5. Pues bien, en modo alguno el libelista hizo lo que le demandaba la hipótesis casacional expuesta, dedicándose a interpretar la sentencia impugnada tras entender que de acuerdo con sus contenidos –los que, por demás, encuentra deficientemente motivados-, habría lugar a inferir como probatoriamente no establecido el delito contra el patrimonio de estafa por el que se profirió condena.
6. Al margen de la insistente claridad que dice tener el actor en lo que atañe a los presupuestos de la vía directa de ataque escogida, es evidente que de la afirmación del Tribunal según la cual Sánchez Mejía tenía autonomía para contratar, no hay lugar a considerar, en la forma como lo hace el libelista, que pueda colegirse desvirtuada la configuración típica del punible de estafa, pues no sólo el fallo encontró motivos suficientes para ratificar el delito contra el patrimonio por el que se emitió decisión de condena en primer grado -de suyo suficiente para desvirtuar el pretendido in dubio pro reo no admitido-, sino que además tampoco resulta posible inferir la duda a través de una propuesta meramente interpretativa de las consideraciones del fallo y del significado que en la dinámica probatoria tendrían los argumentos del sentenciador, concurrentes como en todo caso fueron, a la ratificación del fallo adverso a los imputados.

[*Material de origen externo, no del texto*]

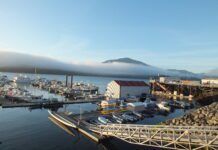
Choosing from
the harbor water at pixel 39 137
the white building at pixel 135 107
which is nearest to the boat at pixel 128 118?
the harbor water at pixel 39 137

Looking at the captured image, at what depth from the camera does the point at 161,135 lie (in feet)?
69.0

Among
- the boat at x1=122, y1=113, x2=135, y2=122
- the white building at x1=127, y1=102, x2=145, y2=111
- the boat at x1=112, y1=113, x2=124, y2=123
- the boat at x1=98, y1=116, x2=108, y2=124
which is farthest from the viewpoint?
the white building at x1=127, y1=102, x2=145, y2=111

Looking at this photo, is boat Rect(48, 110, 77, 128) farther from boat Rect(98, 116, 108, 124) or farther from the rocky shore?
the rocky shore

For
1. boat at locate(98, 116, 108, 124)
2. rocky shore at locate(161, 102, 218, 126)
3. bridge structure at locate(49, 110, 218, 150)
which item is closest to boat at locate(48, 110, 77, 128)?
bridge structure at locate(49, 110, 218, 150)

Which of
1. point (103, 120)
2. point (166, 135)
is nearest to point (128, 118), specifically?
point (103, 120)

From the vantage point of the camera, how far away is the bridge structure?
19.0 meters

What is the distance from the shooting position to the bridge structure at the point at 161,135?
62.4 ft

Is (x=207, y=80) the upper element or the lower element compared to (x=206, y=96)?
upper

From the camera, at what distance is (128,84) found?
209ft

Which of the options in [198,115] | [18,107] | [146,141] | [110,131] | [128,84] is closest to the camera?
[146,141]

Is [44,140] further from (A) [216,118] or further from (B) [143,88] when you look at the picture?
(B) [143,88]

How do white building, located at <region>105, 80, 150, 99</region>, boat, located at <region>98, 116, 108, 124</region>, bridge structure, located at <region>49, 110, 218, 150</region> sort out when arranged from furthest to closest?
1. white building, located at <region>105, 80, 150, 99</region>
2. boat, located at <region>98, 116, 108, 124</region>
3. bridge structure, located at <region>49, 110, 218, 150</region>

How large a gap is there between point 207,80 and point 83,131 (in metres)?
61.6

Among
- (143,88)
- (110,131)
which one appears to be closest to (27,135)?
(110,131)
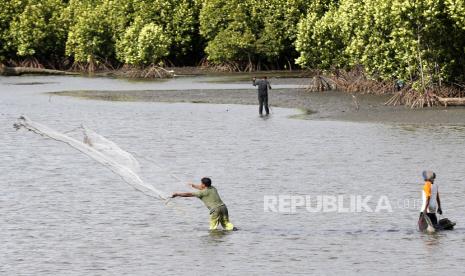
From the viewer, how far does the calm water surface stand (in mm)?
26547

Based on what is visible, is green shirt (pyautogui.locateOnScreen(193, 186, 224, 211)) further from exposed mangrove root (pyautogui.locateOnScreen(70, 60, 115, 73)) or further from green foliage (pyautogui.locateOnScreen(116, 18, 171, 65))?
exposed mangrove root (pyautogui.locateOnScreen(70, 60, 115, 73))

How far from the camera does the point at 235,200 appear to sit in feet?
115

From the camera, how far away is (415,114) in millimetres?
59906

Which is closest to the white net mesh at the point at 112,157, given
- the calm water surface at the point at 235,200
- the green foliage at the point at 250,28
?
the calm water surface at the point at 235,200

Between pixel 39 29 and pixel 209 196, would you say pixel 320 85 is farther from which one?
pixel 39 29

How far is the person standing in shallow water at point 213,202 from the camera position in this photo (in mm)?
28156

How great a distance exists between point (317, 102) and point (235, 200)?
119 feet

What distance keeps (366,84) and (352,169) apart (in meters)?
35.9

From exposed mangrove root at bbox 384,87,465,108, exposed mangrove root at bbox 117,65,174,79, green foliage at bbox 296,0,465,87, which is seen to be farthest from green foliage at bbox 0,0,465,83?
→ exposed mangrove root at bbox 117,65,174,79

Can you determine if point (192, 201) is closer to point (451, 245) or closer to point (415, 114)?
point (451, 245)

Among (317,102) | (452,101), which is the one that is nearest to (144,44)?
(317,102)

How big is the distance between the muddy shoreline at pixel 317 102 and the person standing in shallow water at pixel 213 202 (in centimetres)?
2843

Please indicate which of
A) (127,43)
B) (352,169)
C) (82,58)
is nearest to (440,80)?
(352,169)

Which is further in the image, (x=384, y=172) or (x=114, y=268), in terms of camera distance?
(x=384, y=172)
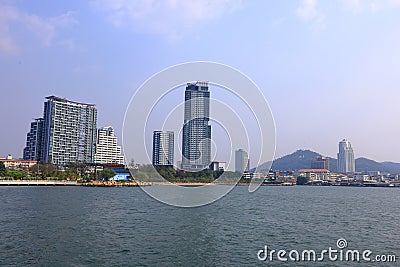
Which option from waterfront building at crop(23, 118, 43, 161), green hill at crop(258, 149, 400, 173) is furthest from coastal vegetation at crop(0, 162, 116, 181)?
green hill at crop(258, 149, 400, 173)

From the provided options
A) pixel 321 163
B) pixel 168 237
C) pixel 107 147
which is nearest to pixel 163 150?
pixel 168 237

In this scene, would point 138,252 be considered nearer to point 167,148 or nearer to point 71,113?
point 167,148

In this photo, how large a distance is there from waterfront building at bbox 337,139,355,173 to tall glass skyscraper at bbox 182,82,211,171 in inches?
4024

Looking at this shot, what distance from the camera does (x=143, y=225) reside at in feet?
40.6

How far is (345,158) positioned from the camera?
115 m

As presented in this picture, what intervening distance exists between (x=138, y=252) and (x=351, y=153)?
117571 mm

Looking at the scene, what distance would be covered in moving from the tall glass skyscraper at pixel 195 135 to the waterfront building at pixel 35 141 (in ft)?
147

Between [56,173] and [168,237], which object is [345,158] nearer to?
[56,173]

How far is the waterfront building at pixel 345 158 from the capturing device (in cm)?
11481

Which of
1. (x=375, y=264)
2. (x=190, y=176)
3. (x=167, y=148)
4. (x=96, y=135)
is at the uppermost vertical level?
(x=96, y=135)

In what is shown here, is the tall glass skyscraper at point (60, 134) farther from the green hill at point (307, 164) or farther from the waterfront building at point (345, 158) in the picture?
the waterfront building at point (345, 158)

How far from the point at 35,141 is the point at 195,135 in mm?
49523

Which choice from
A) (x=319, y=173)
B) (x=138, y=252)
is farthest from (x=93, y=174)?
(x=319, y=173)

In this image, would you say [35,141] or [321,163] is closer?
[35,141]
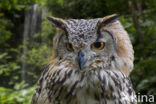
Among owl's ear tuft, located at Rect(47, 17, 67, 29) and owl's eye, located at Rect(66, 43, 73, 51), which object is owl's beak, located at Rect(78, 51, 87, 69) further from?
owl's ear tuft, located at Rect(47, 17, 67, 29)

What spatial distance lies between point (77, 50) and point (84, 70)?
0.43ft

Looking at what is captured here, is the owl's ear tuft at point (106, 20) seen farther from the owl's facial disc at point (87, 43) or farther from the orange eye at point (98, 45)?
the orange eye at point (98, 45)

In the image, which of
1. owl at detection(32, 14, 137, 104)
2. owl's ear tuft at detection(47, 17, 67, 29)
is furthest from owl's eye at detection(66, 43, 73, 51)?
owl's ear tuft at detection(47, 17, 67, 29)

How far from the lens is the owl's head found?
3.43 feet

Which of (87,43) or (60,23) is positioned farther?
(60,23)

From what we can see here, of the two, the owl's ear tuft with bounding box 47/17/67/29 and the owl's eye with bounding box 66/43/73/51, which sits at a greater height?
the owl's ear tuft with bounding box 47/17/67/29

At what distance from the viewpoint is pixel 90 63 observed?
1.07m

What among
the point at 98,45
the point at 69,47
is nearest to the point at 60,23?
the point at 69,47

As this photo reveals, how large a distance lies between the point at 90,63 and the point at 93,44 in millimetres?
114

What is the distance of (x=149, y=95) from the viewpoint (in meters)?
2.42

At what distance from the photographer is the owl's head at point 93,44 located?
3.43 ft

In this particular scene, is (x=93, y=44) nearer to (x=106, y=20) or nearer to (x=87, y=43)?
(x=87, y=43)

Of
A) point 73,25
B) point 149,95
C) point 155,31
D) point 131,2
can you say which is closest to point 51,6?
point 131,2

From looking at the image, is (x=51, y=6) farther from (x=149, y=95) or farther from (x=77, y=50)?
(x=77, y=50)
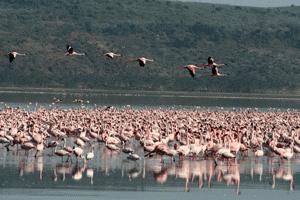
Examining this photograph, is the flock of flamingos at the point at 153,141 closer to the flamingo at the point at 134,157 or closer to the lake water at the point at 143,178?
the flamingo at the point at 134,157

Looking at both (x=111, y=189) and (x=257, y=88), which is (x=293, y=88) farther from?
(x=111, y=189)

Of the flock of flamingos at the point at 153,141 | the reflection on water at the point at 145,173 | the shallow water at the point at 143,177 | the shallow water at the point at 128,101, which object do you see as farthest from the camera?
the shallow water at the point at 128,101

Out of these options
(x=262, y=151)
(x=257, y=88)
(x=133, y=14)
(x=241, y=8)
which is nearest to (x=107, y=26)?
(x=133, y=14)

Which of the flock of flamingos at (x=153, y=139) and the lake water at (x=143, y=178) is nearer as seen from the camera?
the lake water at (x=143, y=178)

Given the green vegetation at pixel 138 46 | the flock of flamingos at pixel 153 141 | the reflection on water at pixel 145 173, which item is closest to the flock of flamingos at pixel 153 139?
the flock of flamingos at pixel 153 141

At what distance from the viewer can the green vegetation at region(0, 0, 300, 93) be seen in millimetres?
133000

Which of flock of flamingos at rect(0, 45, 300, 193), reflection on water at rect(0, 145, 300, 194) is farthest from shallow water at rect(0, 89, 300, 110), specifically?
reflection on water at rect(0, 145, 300, 194)

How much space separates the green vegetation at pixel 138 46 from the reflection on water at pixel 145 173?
95.6m

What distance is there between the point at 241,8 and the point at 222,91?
56.0 meters

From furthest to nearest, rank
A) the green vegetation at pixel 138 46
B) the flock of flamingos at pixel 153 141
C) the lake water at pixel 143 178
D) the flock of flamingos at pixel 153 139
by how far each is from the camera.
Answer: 1. the green vegetation at pixel 138 46
2. the flock of flamingos at pixel 153 141
3. the flock of flamingos at pixel 153 139
4. the lake water at pixel 143 178

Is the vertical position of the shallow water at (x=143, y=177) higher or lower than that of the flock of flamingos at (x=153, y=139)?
lower

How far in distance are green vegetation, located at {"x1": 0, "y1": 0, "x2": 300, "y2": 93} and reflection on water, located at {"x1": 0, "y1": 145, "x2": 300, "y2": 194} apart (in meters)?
95.6

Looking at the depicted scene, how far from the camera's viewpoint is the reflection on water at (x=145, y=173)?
2968 centimetres

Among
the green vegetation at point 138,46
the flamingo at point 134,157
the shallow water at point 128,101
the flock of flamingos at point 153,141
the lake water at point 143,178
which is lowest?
the lake water at point 143,178
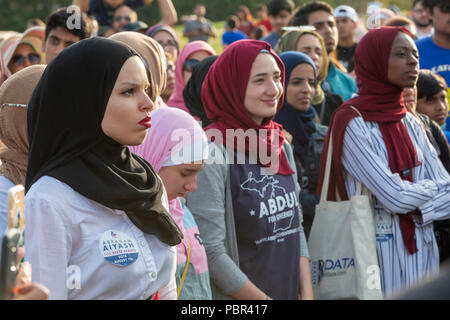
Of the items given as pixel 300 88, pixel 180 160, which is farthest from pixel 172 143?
pixel 300 88

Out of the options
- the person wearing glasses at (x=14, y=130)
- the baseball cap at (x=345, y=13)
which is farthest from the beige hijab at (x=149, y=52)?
the baseball cap at (x=345, y=13)

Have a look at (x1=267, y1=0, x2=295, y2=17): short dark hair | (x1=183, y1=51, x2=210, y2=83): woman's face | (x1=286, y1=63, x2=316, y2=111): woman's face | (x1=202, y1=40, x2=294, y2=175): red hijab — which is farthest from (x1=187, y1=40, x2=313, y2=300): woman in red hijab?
(x1=267, y1=0, x2=295, y2=17): short dark hair

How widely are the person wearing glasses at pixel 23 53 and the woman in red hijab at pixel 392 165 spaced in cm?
281

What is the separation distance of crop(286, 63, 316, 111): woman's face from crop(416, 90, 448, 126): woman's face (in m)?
0.89

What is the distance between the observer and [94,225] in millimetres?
2164

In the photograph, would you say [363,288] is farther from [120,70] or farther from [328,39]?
[328,39]

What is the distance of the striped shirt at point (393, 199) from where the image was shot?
3721 millimetres

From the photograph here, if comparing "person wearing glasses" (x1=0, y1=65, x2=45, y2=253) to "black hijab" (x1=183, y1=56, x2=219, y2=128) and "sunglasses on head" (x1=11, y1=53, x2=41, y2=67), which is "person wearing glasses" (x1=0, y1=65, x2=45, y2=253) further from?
"sunglasses on head" (x1=11, y1=53, x2=41, y2=67)

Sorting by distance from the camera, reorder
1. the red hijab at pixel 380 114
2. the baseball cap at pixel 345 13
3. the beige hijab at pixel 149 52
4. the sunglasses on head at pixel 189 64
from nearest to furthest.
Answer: the beige hijab at pixel 149 52
the red hijab at pixel 380 114
the sunglasses on head at pixel 189 64
the baseball cap at pixel 345 13

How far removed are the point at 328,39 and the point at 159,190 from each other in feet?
13.5

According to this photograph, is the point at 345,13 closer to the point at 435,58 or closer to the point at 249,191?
the point at 435,58

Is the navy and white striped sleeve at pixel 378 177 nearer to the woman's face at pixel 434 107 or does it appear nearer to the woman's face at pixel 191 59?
the woman's face at pixel 434 107

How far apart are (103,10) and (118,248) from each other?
5.51 metres
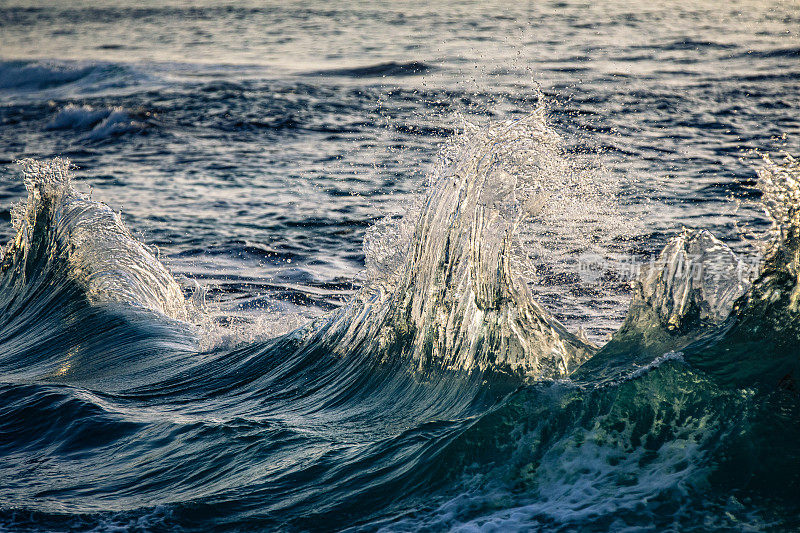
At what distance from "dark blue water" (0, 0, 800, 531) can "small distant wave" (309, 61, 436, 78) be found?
4.17 m

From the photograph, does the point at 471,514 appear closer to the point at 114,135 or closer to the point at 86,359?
the point at 86,359

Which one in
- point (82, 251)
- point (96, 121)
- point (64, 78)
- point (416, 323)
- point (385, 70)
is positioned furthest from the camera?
point (64, 78)

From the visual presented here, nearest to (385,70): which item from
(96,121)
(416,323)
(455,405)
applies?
(96,121)

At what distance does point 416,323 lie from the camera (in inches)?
214

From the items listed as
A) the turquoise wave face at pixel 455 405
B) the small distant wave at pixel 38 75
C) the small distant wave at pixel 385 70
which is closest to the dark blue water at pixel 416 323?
the turquoise wave face at pixel 455 405

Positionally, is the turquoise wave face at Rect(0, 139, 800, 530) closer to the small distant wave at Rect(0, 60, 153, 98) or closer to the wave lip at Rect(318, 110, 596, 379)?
the wave lip at Rect(318, 110, 596, 379)

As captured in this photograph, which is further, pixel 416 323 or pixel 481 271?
pixel 416 323

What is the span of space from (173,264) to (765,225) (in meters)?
6.66

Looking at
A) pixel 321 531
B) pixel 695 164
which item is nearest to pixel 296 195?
pixel 695 164

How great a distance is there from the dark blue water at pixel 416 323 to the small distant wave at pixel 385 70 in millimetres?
4166

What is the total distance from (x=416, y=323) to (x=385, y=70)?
15569 millimetres

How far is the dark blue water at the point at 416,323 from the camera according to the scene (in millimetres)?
3867

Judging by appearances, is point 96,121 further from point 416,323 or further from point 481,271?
point 481,271

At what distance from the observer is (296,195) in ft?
39.1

7. Sin detenerse en la consideración según la cual la sentencia del Tribunal ratificó en su integridad el fallo de primera instancia, según se dijo, el casacionista introduce algunos reparos en torno a lo que denomina como “tácitos…reconocimientos” del ad quem, a los que añade el hecho de no haber citado el tipo que describe el delito de estafa, ni precisado el dolo de la conducta, todo lo cual constituye, según su concepto, un vacío ostensible de la decisión impugnada.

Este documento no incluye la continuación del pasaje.